If you’re from the United States, like me, you probably have a number of set traditions to celebrate Easter. The spring holiday is typically filled with baskets bursting with candy, customary (although sometimes frightening) snaps with a giant costumed bunny, and boiling copious amounts of eggs to dye.
Of course, every country and culture has unique ways to pay homage to this sacred day. As with most religious holidays, many of the traditions are derived from pagan celebrations. With some being centuries old, this can translate into what seems like truly bizarre traditions to us in the States. Then again, what is normal about joyfully eating the heads off of chocolate bunnies? To each their own!
And without further adieu, here’s a look at some truly interesting Easter traditions from around the globe.
The Easter Whip
In the Czech Republic, Slovakia, and parts of Hungary exists the ritual of men and boys gently whipping women and girls on Easter Monday. The whip can sometimes just be as simple as a willow rod or other stick or can be a special handmade switch decorated with colored ribbons.
The whipping tradition is said to bring about “fertility, beauty, and health” in women. While still largely practiced, this tradition isn’t always favored by those being whipped.
In Germany, Denmark, Sweden, and several other European countries, big bonfires are lit on the days leading up to Easter Sunday. And this is definitely a tradition we can get behind. I mean, who doesn’t love sitting around a bonfire?

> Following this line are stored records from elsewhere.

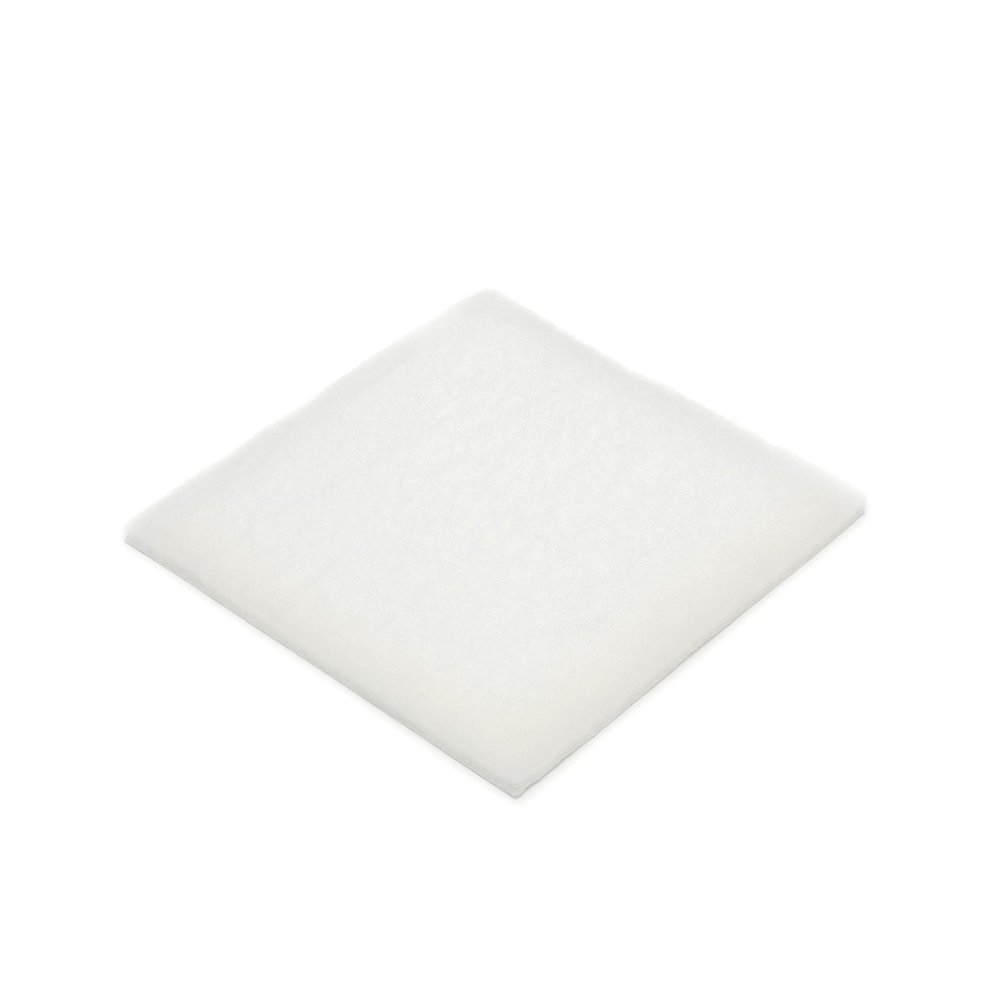 Weller T0058762703 M5 Fine Dust Filters for WFE 2ES/CS, Zero Smog 2 and Zero Smog EL, 10 Filters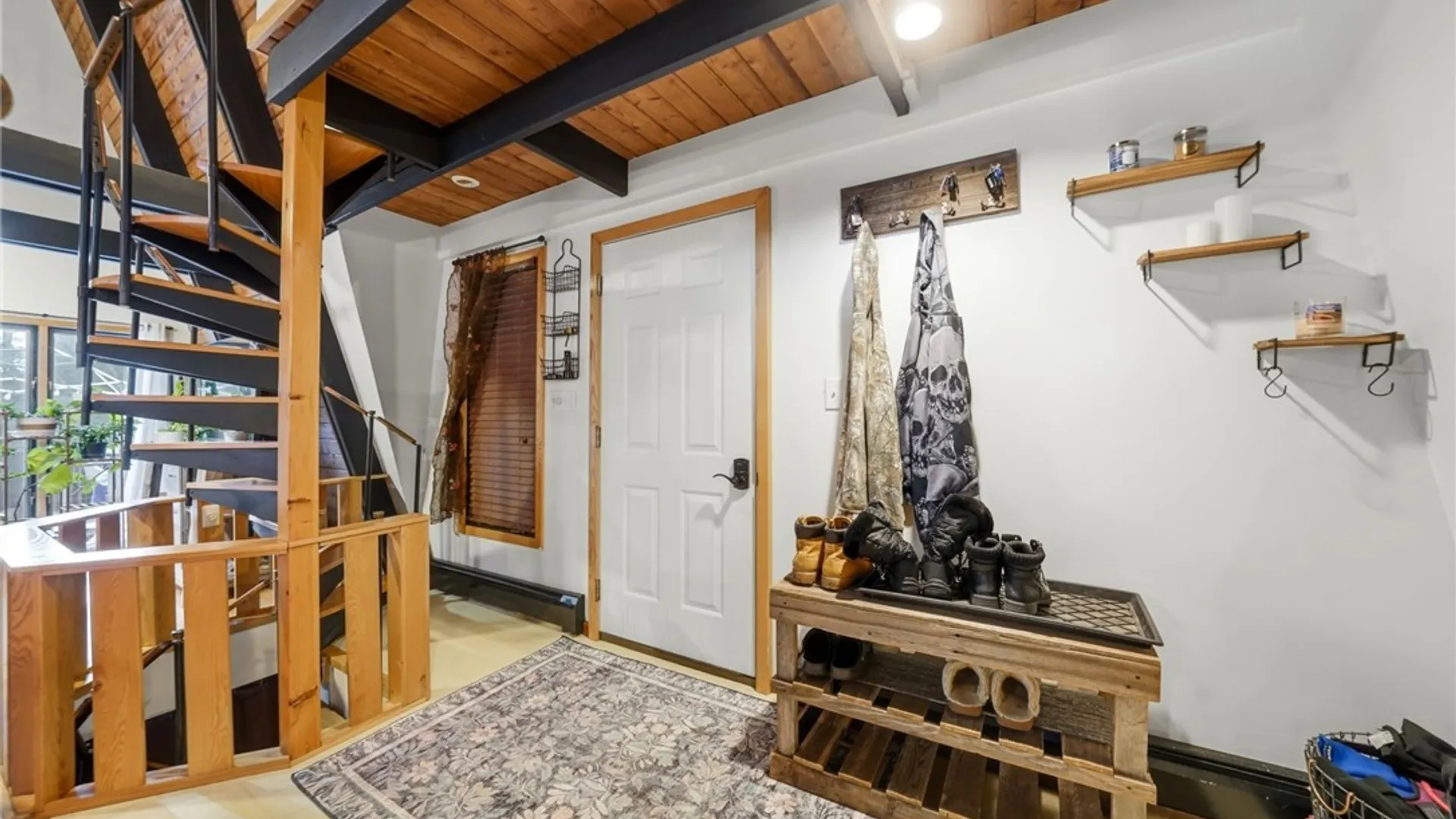 Property at 73 Tarn Trl, Concord, NY 14069 5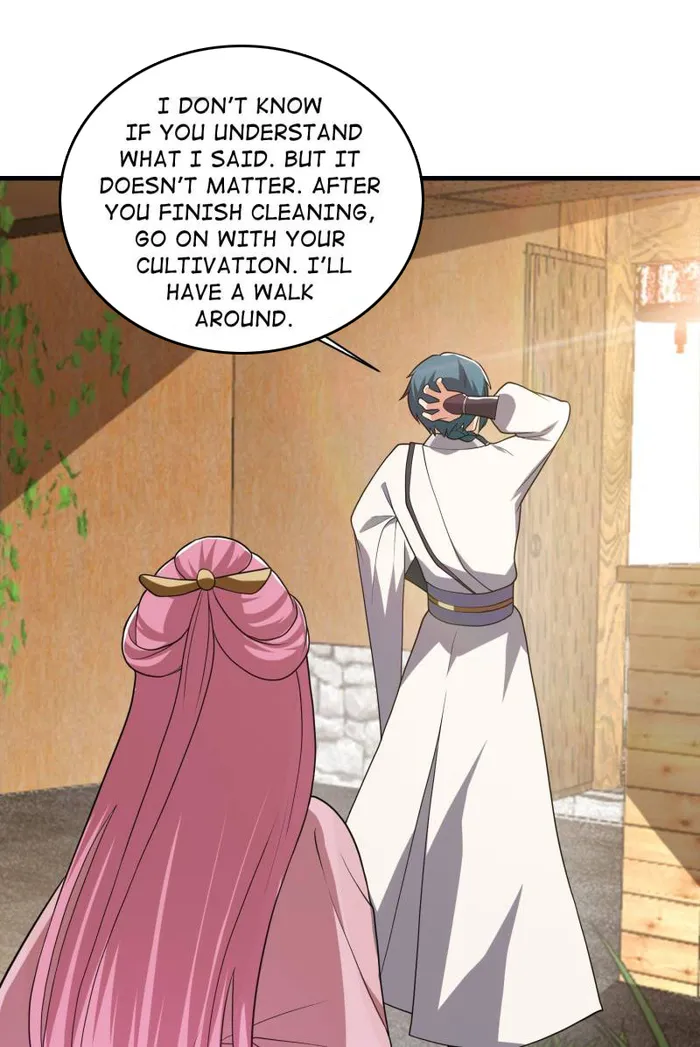 Page 34 of Chapter 51
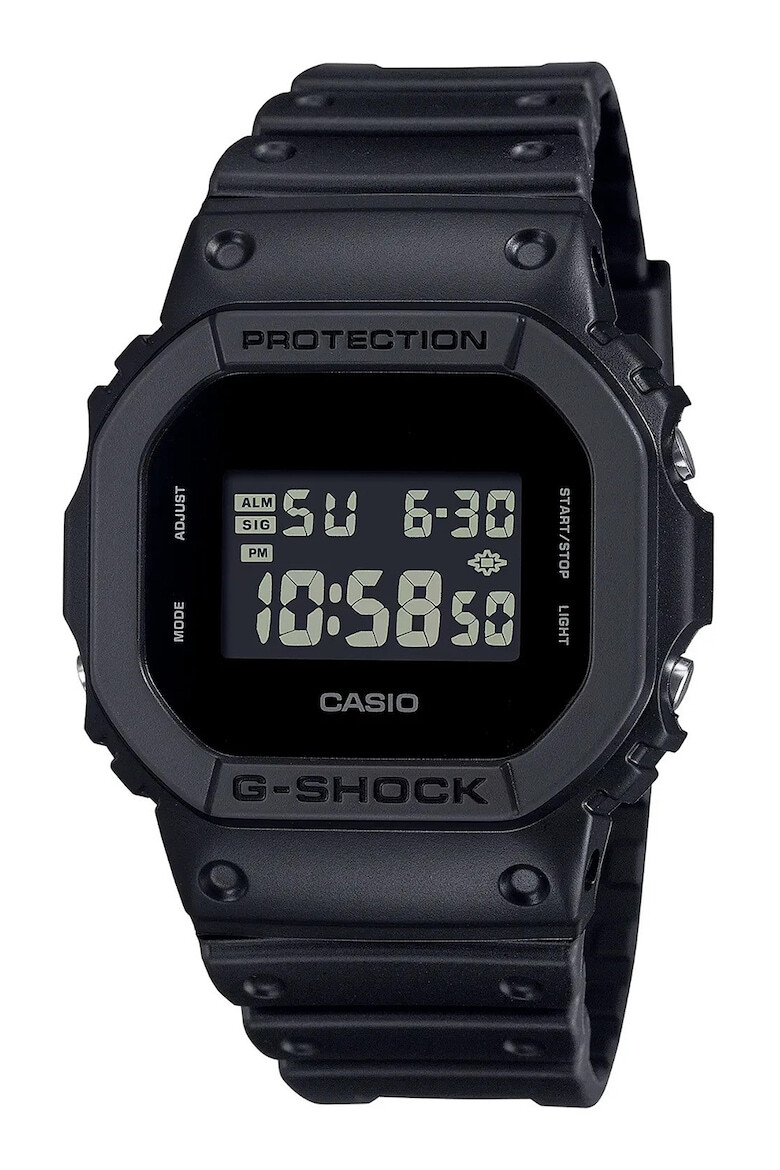 Casio Цифров часовник G-Shock - Pepit.bg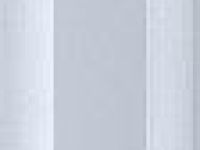 Планшет Samsung Galaxy Tab S10 Ultra Wi-Fi 256 ГБ Серый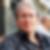 Profilbild von Michael Schendel
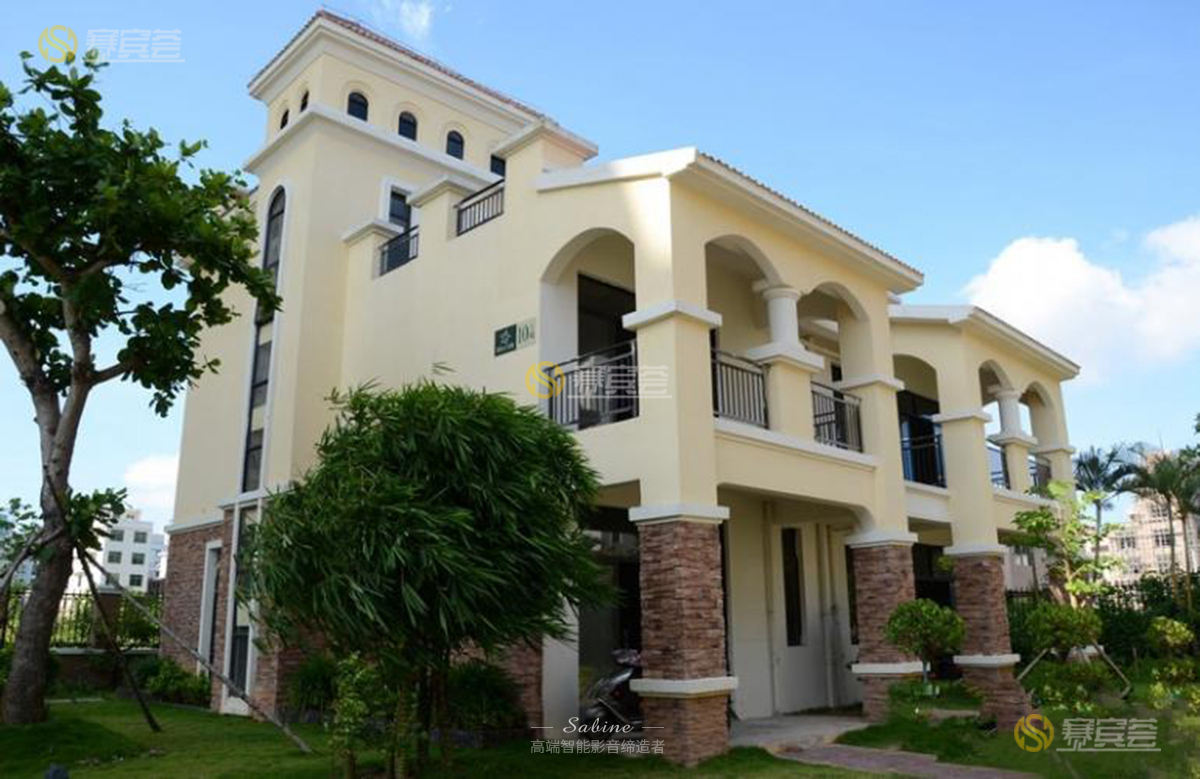 1621669669201064.jpg 14144511d9baeb9d4f0128_770_500.jpg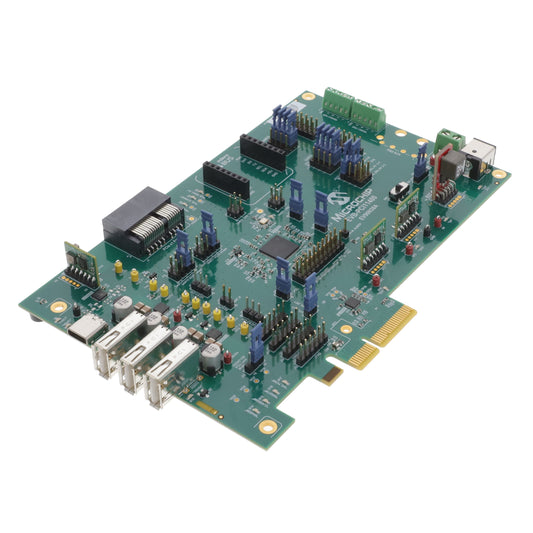EV96N38A
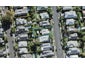 21 Wanganui Avenue, Ponsonby, Auckland - Carousel 1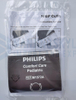 PHILIPS Original M1572A Comfort Care Cuff, Pediatric 14-21.5cm REF:989803104151
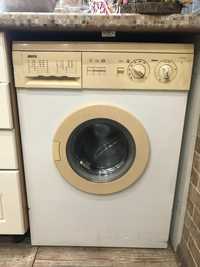 Zanussi Fl 904 nn на запчасти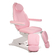 Electric Pedicure Chair PEDI BD-8294, 2 motors, pink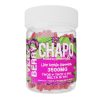 Chapo Extrax Live Resin THC-B THC-P PHC Delta10 THC 3500MG Gummies - Very Berry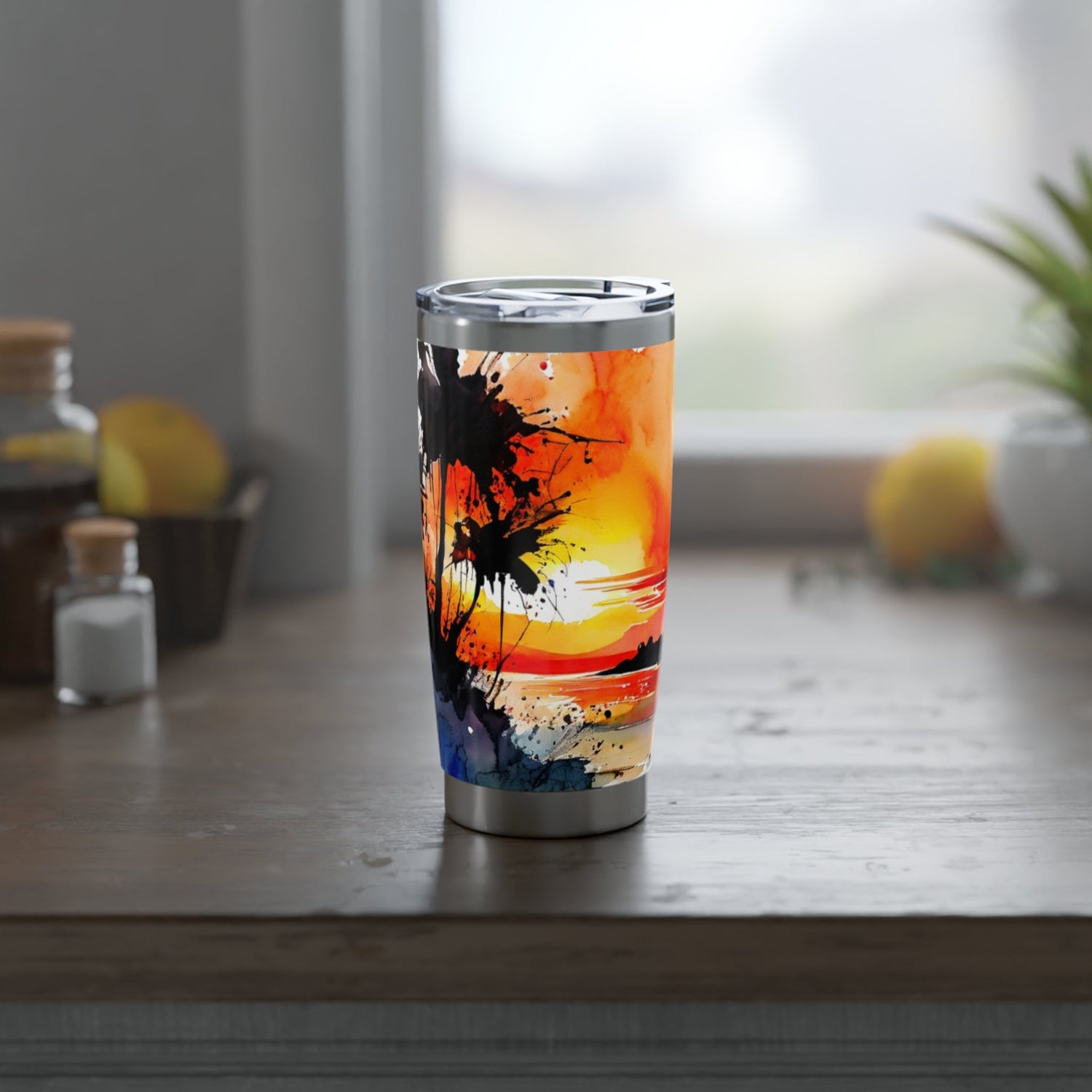 Kitchen Accessories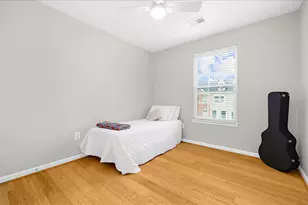 7284 Stallings Dr, Glen Burnie, MD 21060 - Photo 43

The bonfire is typically lit by a priest with a Paschal Candle. The tradition behind lighting the large bonfires is said to hasten spring and drive out the winter. In the Christian tradition, it is a symbol of the “undimmed light of Christ.” These days, in many communities, Easter fires are a big event complete with rides for kids, beer, mulled wine, and snacks.
A graveyard party may sound more like something that wayward teens in a scary movie would partake in on Halloween. But, in the country of Georgia, graveyard parties are common on Easter. A deeply religious country, the majority of the population of Georgia practices Orthodox Christianity.
On the Monday after Easter, like in many cultures, Georgians visit their relatives. However, in Georgia, the remaining living relatives visit their deceased relatives at the graveyard to celebrate. They toast the deceased, and even pour out a small amount of wine over the graves of loved ones, calling it “knocking over a goblet.”
In Finland and Sweden, children, typically young girls, dress up as witches and go door to door. They recite a poem and give a small card or trinket in exchange for candy and other small prizes.
In the Finnish tradition, the young witches and their gifts are said to drive away evil spirits. In Sweden, the legend goes that witches would travel to an island called Blåkulla to meet with the devil. The tradition of dressing up as witches commemorates the witches’ travel to the island.
In parts of the Philippines, Mexico, and Italy, some devout Catholics take part in self-flagellation rituals. Inflicting wounds on oneself is seen as a form of penance for sins committed. Those who partake compare the practice to sharing in the sufferings of Jesus. That said, these events are not typically sanctioned by the church.
On the Greek island of Corfu, on Holy Saturday, people throw big clay pots filled with water off of their balconies. Swarms of crowds gather below, hopefully out of range of the large clay pots, and later scoop up a piece of the pot to take home as good luck charms. The custom takes place as the First Resurrection is signified by bells ringing from the churches on the island.
According to several sources, the custom was adapted from a Venitian tradition of throwing out their old belongings to make room for new ones to start the new year. The Greeks altered the custom a bit, making it an Easter tradition, and adding in the Botides, or clay pots.